>> Begin Provided passage
In [None]:
import torch
from torch.utils import data
from datautils import FizBuzDataSet, print_out

### Data Utils
All those data-shuffling, indexing-through-data and meddling-with-batch-size had gone

In [None]:
dataset = FizBuzDataSet()

In [None]:
len(dataset)

In [None]:
dataset[1][0].shape

In [None]:
dataset[1][1].shape

In [None]:
dataset.decoder(dataset[3][0])

In [None]:
bsize = 64
loader = data.DataLoader(dataset, batch_size=bsize, num_workers=4, shuffle=True)

In [None]:
for data in loader:
    print(data[0].shape, data[1].shape, len(data))

## Network Designing

In [None]:
from model import FizBuzNet, JITFizBuzNet

- torch.nn.Module
- torch.nn
- forward function

In [None]:
net = FizBuzNet()
print(net)

In [None]:
for param in net.parameters():
    print(param.shape)

In [None]:
sum([param.numel() * param.element_size() for param in net.parameters()])

## Training

In [None]:
import torch
import torch.nn as nn
import torch.optim as optim

### Hyperparameters, loss, optimizer

In [None]:
outli = ['fizbuz', 'buz', 'fiz', 'number']
epochs = 500
batches = 64
lr = 0.01
net = FizBuzNet()
loss_fn = nn.MSELoss()
optimizer = optim.Adam(net.parameters(), lr=lr)

### Let's Loop

In [None]:
for epoch in range(epochs):
    for x, y in loader:
        optimizer.zero_grad()
        hyp = net(x)
        loss = loss_fn(hyp, y)
        loss.backward()
        optimizer.step()
    if not epoch % 50:
        i = 0
        x = dataset.decoder(x[i])
        y = hyp[i].max(0)[1].item()
        pred = outli[y]
        print_out(epoch, x, pred, loss.item())

### Tasks
- Try with PDB to see the effect of zero_grad()
- Check the value change after `optimizer.step()`
- Try with PDB to see how dynamic graph easify the debugging

In [None]:
import pdb

In [None]:
for epoch in range(epochs):
    for x, y in loader:
        pdb.set_trace()
>> End Provided passage
>> Begin Recorded information
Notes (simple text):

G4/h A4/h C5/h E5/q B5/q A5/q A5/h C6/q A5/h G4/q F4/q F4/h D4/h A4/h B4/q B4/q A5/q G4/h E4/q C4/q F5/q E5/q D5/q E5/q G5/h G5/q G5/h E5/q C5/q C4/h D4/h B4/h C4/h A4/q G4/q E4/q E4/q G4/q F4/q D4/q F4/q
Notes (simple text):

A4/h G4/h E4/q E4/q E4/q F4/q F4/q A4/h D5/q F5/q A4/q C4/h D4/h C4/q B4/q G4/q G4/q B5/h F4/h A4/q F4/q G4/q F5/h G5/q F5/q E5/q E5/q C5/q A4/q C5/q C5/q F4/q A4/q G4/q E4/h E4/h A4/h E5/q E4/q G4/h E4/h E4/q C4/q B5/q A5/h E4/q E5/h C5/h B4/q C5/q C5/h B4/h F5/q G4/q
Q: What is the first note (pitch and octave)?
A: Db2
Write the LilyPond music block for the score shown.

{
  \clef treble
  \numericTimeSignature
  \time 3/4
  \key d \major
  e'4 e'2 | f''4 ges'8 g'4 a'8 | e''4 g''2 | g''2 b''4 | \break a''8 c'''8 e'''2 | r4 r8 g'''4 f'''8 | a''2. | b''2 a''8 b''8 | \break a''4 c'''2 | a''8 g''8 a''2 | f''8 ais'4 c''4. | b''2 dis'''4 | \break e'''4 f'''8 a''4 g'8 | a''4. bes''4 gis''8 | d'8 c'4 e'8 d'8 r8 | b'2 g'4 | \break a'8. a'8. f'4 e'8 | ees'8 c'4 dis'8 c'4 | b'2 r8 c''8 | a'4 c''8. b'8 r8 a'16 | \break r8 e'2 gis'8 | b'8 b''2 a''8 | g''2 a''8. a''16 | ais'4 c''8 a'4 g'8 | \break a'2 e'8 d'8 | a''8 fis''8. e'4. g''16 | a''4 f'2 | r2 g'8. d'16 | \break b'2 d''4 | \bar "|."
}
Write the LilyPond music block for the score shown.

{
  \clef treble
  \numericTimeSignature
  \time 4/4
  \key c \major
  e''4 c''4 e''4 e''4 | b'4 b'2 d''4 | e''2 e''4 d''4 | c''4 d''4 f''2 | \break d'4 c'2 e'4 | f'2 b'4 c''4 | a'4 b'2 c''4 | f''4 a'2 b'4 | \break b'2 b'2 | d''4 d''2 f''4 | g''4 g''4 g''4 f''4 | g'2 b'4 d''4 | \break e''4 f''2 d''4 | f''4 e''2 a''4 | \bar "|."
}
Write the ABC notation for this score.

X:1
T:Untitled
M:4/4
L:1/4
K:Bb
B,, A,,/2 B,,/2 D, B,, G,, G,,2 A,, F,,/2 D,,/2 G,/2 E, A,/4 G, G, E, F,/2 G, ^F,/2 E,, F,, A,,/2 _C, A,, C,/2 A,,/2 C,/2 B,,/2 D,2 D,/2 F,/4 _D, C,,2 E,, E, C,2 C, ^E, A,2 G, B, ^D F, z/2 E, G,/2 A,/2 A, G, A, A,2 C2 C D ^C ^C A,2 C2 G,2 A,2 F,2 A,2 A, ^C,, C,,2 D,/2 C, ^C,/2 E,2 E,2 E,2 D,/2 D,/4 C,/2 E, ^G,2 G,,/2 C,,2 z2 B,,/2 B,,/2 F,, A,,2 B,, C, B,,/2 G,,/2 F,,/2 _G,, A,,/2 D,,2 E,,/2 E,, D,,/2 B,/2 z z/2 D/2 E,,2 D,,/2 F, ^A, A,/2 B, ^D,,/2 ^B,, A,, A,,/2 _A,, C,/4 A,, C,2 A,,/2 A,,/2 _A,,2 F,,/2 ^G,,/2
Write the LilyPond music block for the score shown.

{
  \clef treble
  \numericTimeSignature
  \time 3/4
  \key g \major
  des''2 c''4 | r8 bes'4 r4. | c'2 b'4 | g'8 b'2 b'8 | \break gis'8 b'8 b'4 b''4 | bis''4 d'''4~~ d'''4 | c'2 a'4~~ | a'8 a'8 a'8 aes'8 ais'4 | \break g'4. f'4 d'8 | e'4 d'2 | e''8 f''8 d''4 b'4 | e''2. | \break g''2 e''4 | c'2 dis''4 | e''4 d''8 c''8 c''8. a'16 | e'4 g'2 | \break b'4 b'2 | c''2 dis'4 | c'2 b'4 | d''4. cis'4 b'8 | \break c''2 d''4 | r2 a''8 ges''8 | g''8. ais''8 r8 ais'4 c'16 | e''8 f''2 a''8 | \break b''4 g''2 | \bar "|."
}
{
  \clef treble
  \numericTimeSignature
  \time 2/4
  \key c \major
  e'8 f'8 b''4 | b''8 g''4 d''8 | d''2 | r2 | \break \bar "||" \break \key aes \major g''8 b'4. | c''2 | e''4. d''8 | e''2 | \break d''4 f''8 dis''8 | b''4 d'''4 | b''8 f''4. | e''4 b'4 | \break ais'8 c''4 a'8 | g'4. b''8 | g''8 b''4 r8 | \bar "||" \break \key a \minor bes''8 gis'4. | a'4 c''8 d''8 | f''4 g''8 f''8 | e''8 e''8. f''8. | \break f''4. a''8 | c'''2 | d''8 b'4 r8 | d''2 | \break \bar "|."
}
>> End Recorded information
§ Direction: Pick up the PyTorch FizzBuzz notebook above from its last line and keep it going.

§ Answer:
        optimizer.zero_grad()
        hyp = net(x)
        loss = loss_fn(hyp, y)
        loss.backward()
        optimizer.step()
    if not epoch % 50:
        i = 0
        x = dataset.decoder(x[i])
        y = hyp[i].max(0)[1].item()
        pred = outli[y]
        print_out(epoch, x, pred, loss.item())
"""
check for
net.hidden.weight[0, 0]
net.hidden.weight.grad[0, 0]
"""

### Tracer

In [None]:
trace, out = torch.jit.get_trace_graph(net, x)
print(trace)

### Profiling & JIT

While you can add any profiler to find out the bottle necks, torch profiler gives you more clear stats about the neural network level profiling report

In [None]:
net = FizBuzNet()
x, y = next(loader.__iter__())
print(x.shape, y.shape)

In [None]:
with torch.autograd.profiler.profile() as prof:
    net(x)
print(prof)

In [None]:
net = JITFizBuzNet()

x, y = next(loader.__iter__())
with torch.autograd.profiler.profile() as prof:
    net(x)
print(prof)

In [None]:
x, y = next(loader.__iter__())
with torch.autograd.profiler.profile() as prof:
    net(x)
print(prof)